* [SOURCE]:
>>>>>
The HFEA’s FAQ’s on the new regulations make clear that the woman undergoing “treatment” “can consent to any man or woman being the father or second parent” as long as they are not “within prohibited degrees of relationship in relation to each other.” It gives the example of a brother or an aunt as relations who would be within the prohibited degrees.

The HFEA also explains that women who conceive using their lesbian partner’s eggs will still be listed as the mother of the child. “If you give birth to a child, you will be that child’s mother, whether the eggs used are your own or your partner’s.” In such a case the lesbian partner will be automatically considered the “second parent” if the pair are in a civil relationship, unless the partner objects, in which case the child will only have one parent listed.

The rules are set to come into effect on April 6.

A spokesman for the HFEA suggested that those in unconventional arrangements wait until the rules go into effect before conceiving a child through IVF or sperm donation.

“Obviously the present rules are the present rules,” she said. “If a lesbian couple, for example, were thinking about having IVF treatment they might be better off waiting until April because the rules about who they can name as a second parent will make things easier.”

The HFEA’s FAQ’s also address the sticky question of how two men, who are planning to have a child through surrogacy, can both be listed as parents on the birth certificate. However, since the new regulations only affect women, they do not allow for two men to artificially inseminate a woman with one of their sperm, and both be listed as parents of the child.

For that, homosexual male couples will have to wait until next year, when regulations are set to be put in place that will allow two men to be listed as parents in surrogacy arrangements.

“From April 2010, it will be possible for male couples to apply to the courts for a Parental Order which, if granted, will allow the birth to be registered showing both men as the parents in the Parental Order Register,” explains the HFEA.

David Jones, professor of bioethics at St Mary’s University College in southwest London, told the Times that opening parenthood to anybody at all seems “arbitrary.”
<<<<<
* [GIVEN INFORMATION]:
>>>>>
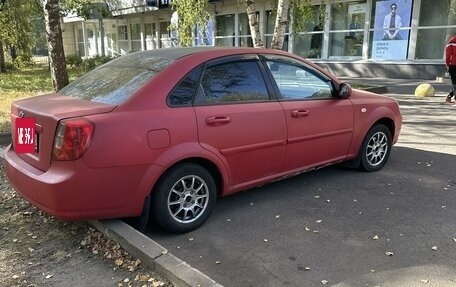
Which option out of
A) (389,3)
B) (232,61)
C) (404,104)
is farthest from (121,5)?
(232,61)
<<<<<
Set down the HFEA text above word for word, beginning at "For that, homosexual" and ending after "explains the HFEA.".

* [RESULT FOR THIS EXERCISE]:
For that, homosexual male couples will have to wait until next year, when regulations are set to be put in place that will allow two men to be listed as parents in surrogacy arrangements.

“From April 2010, it will be possible for male couples to apply to the courts for a Parental Order which, if granted, will allow the birth to be registered showing both men as the parents in the Parental Order Register,” explains the HFEA.